— What you need to do —
a) List, in order of first appearance, every distinct username that heads a post in the forum thread.
b) Transcribe the stretch of the forum thread from "For the most" through "(Oct 1, 2009)".

— Source passage —
=== Begin Enclosure ===
I wish that was all I wanted lmao. I want so, so much more than that though. I've had relationships before (one in the not-so-distant past) and it just left me wanting more. It just made me realize I want more, I want to mean more to her and I want her to mean more to me. Sex is really pretty easy if you think about it. Relationships are not.


----------



## Kill Will (Oct 28, 2015)

For the most part, women want men with confidence, social skills, and sex appeal. You can have an advanced education, large bank account, and material things, but your chances of being rejected still exist even with those things if the woman senses your lack of confidence, social skills, and sex appeal.


----------



## Paper Samurai (Oct 1, 2009)

Lelouch Lamperouge said:


> They want balls in their mouth.
> 
> Meat plowing them
> 
> and sweaty balls hitting the back of their thighs.


Be right back, going to try and get my balls sweaty...


----------



## DiscardYourFear (Oct 19, 2015)

TenYears said:


> I wish that was all I wanted lmao. I want so, so much more than that though. I've had relationships before (one in the not-so-distant past) and it just left me wanting more. It just made me realize I want more, I want to mean more to her and I want her to mean more to me. Sex is really pretty easy if you think about it. Relationships are not.


This post made me think. So would you say that men with social anxiety like yourself may understand the importance of the companionship a woman offers more so than the average man would?


----------



## Damon (Oct 27, 2015)

DiscardYourFear said:


> This post made me think. So would you say that men with social anxiety like yourself may understand the importance of the companionship a woman offers more so than the average man would?


Yes, I believe so.


----------



## DiscardYourFear (Oct 19, 2015)

Damon said:


> Yes, I believe so.


Then I would say you men with social anxiety have something to offer a woman that the average man doesn't. Something that many, many women really want. Isn't that true?

I know that may not make approaching a woman any easier, but maybe it will help in some capacity. You are not losers (if that's what you think about yourself.) Good women, the right women, are going to appreciate the HELL out of you.


----------



## TenYears (Jan 15, 2010)

DiscardYourFear said:


> This post made me think. So would you say that men with social anxiety like yourself may understand the importance of the companionship a woman offers more so than the average man would?


Hmm...Idk, maybe. I mean, maybe, yeah.
=== End Enclosure ===
— Data to examine —
=== Begin Enclosure ===
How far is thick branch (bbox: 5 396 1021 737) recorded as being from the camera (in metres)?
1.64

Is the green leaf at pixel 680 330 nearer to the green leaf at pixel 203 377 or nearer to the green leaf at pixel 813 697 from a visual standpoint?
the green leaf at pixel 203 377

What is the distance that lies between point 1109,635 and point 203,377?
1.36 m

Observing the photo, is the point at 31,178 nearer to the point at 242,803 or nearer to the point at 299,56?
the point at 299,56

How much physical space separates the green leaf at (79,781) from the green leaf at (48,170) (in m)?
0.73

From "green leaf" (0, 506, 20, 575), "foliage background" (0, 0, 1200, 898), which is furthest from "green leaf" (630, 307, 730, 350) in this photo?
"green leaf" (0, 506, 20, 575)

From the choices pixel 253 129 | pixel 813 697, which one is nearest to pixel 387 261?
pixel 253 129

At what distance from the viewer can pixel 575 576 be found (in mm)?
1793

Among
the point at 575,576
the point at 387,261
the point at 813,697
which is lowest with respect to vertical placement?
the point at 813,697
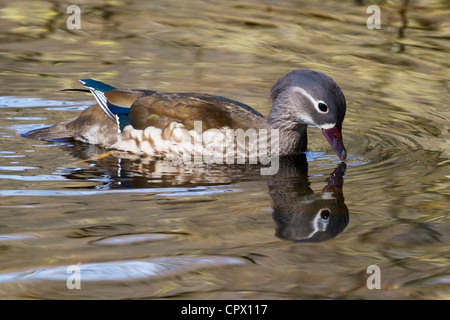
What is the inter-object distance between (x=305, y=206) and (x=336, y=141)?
4.48 feet

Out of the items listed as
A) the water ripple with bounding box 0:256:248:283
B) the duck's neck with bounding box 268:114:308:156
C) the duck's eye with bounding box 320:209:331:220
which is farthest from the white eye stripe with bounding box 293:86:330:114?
the water ripple with bounding box 0:256:248:283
=== End Enclosure ===
— Answers for this exercise —
a) Kill Will, Paper Samurai, DiscardYourFear, Damon, TenYears

b)
For the most part, women want men with confidence, social skills, and sex appeal. You can have an advanced education, large bank account, and material things, but your chances of being rejected still exist even with those things if the woman senses your lack of confidence, social skills, and sex appeal.


----------



## Paper Samurai (Oct 1, 2009)